* Brief: Carry on the mailing-list reply below about dropping the JOHAB encoding, picking up right after its last sentence.

* Provided passage:

◆ ◆ ◆ ◆

Quick Links

Re: BUG #19354: JOHAB rejects valid byte sequences

From:	VASUKI M <vasukianand0119(at)gmail(dot)com>
To:	Tom Lane <tgl(at)sss(dot)pgh(dot)pa(dot)us>
Cc:	Jeroen Vermeulen <jtvjtv(at)gmail(dot)com>, Robert Haas <robertmhaas(at)gmail(dot)com>, pgsql-bugs(at)lists(dot)postgresql(dot)org
Subject:	Re: BUG #19354: JOHAB rejects valid byte sequences
Date:	2025-12-16 06:23:48
Message-ID:	CAE2r8H5vaSyaC_t1FcpHBo-BB_=SrFj7GFnOC-SxC6WDf5c9VA@mail.gmail.com
Views:	Whole Thread \| Raw Message \| Download mbox \| Resend email
Thread:
Lists:	pgsql-bugs

Thanks all,That analysis makes a lot of sense.

Given the lack of a clear spec,the existence of multiple JOHAB variants,and
how long this has apparently been "working" without anyone noticing,IMHO
desupporting it does seem like the least risky option.At this point,trying
to fix JOHAB variants feels like opening a pretty big can of
worms,especially with the potential for dump/reload surprises or subtle
parsing/security issues.

I don't have additional data to add,but +1 on removal or deprecation being
a reasonable outcome here,given how obscure and effectively dead the
encoding is nowadays.

◆ ◆ ◆ ◆

* Extracted entries:
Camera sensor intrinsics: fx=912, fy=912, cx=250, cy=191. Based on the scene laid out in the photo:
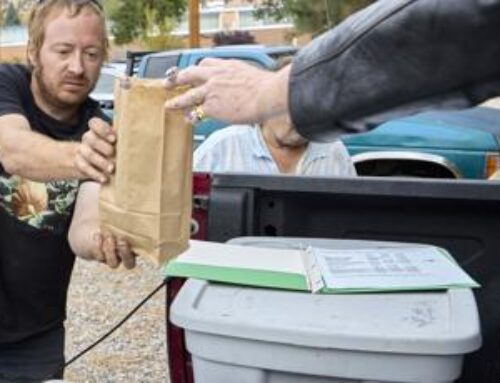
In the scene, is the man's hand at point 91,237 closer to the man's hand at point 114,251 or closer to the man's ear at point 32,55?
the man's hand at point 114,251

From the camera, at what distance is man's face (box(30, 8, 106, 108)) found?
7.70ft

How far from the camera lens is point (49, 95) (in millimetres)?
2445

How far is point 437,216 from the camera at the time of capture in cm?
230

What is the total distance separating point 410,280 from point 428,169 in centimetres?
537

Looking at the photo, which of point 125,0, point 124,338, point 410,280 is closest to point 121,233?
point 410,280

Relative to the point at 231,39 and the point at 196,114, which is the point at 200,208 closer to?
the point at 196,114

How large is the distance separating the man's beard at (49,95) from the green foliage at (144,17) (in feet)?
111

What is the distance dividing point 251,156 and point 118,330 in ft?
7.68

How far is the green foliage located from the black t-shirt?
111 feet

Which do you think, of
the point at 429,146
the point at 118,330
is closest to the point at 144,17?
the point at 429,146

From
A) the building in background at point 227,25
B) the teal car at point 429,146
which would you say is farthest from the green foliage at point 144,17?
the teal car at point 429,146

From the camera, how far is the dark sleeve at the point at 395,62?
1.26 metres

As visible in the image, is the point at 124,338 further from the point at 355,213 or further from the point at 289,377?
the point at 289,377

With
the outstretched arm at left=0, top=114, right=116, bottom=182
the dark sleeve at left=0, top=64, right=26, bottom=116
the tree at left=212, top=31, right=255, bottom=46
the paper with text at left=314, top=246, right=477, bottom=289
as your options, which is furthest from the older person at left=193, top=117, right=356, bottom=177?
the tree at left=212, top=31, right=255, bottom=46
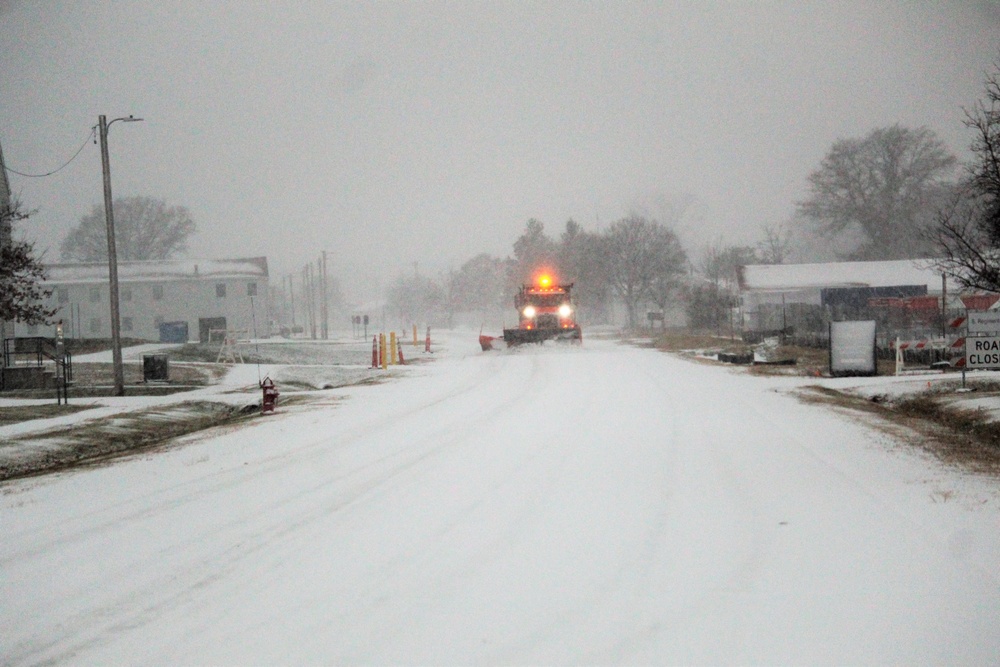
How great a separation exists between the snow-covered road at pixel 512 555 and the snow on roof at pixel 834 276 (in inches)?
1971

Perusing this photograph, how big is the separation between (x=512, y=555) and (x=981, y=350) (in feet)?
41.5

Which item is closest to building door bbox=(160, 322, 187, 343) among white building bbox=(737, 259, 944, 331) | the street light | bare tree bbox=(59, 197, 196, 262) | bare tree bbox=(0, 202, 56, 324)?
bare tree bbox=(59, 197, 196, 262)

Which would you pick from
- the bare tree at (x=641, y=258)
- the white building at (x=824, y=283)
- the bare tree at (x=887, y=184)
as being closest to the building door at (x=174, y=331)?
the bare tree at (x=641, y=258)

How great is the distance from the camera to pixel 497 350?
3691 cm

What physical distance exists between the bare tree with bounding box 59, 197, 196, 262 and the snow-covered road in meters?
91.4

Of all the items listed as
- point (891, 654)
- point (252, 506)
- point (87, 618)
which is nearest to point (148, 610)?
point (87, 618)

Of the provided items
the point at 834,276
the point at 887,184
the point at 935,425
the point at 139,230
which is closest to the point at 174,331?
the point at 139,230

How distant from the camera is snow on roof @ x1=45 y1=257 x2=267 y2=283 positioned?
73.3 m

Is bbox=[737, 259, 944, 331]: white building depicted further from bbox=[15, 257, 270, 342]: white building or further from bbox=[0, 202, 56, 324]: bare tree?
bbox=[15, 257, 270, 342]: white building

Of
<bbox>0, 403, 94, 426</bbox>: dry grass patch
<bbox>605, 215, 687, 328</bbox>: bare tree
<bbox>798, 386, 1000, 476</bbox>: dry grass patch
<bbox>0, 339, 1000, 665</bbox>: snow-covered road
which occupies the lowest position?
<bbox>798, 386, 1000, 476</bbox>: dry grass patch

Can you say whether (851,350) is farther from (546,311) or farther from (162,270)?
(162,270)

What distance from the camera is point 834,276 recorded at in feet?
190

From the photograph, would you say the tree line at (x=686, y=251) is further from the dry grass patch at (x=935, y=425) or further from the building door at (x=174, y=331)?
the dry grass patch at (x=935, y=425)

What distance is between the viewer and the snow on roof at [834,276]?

◆ ◆ ◆ ◆

* Final result:
Thanks for digging into this.

Cheers,
Vasuki M

On Tue, Dec 16, 2025 at 11:46 AM Tom Lane <tgl(at)sss(dot)pgh(dot)pa(dot)us> wrote:

> Jeroen Vermeulen <jtvjtv(at)gmail(dot)com> writes:
> > This bit worries me: "TlOther, vendor-defined, Johab variants also
> exist" —
> > such as an EBCDIC-based one and a stateful one!
>
> Yeah. So what we have here is:
>
> 1. Our JOHAB implementation has apparently been wrong since day one.
>
> 2. Wrongness may be in the eye of the beholder, since there are
> multiple versions of JOHAB.
>
> 3. Your complaint is the first, AFAIR.
>
> 4. That wikipedia page says "Following the introduction of Unified
> Hangul Code by Microsoft in Windows 95, and Hangul Word Processor
> abandoning Johab in favour of Unicode in 2000, Johab ceased to be
> commonly used."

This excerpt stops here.